Monocyte chemotactic protein 1 (MCP-1), also known as chemokine ligand 2 (CCL2), draws other white blood cells, including memory T cells, monocytes and dendritic cells, to the site of injury or infection. It has important functions in neuroinflammation as seen in experimental autoimmune encephalitis, traumatic brain injuries, epilepsy and Alzheimer’s disease; and in diseases with pathologic infiltration of monocytes, like rheumatoid arthritis.
Chemokine ligand 3 (CCP7) recruits monocytes and regulates macrophage activity. It is known to interact with MMP2.
MMP2 (matrix metalloproteinase 2) is involved in tissue remodeling, reproduction and fetal development. It degrades type IV collagen. It has regulatory effects on the menstrual cycle and has been tied to growth of new blood vessels.
Interleukin 8 (IL-8), also known as neutrophil chemotactic factor (NCF), draws other white cells, mostly neutrophils, to a site of infection. It can activate multiple cells types, including mast cells, and promotes degranulation. It has been linked to bronchiolitis, psoriasis and inflammation.
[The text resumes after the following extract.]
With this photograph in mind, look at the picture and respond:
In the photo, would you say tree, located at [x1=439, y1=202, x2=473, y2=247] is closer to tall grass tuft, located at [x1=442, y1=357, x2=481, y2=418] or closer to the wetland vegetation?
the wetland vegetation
MCP-4 (CCL13) attracts T lymphocytes, eosinophils, monocytes and basophils to an area of inflammation. Improper regulation can exacerbate asthma symptoms. Mast cells can release MCP-1 when stimulated by TNF-a and IL-1.
CCL5 (RANTES) attracts T cells, eosinophils and basophils. When IL-2 and interferon-γ are present, CCL5 activates natural killer cells and causes proliferation of the same. It is also important in bone metabolism.
CCL11 (eotaxin-1) specifically recruits eosinophils and is heavily involved in allergic inflammatory responses.
CPA3 (carboxypeptidase A3) digests proteins. It is released complexed with heparin proteoglycan along with chymase and tryptase.
Both interferon α (IFN- α) and interferon β (IFN-β) are made in response to viral infections. Their activities are regulated by IFN- γ. IFN- γ also draws white cells to the site of inflammation. Failure to properly regulate interferon levels can cause autoimmune disease. Interferons are so called because of their ability to “interfere” with viral infection. They are responsible for “flu type symptoms,” such as fever, muscle aches and lethargy.
All mediators listed here are produced by mast cells and stored in granules until degranulation.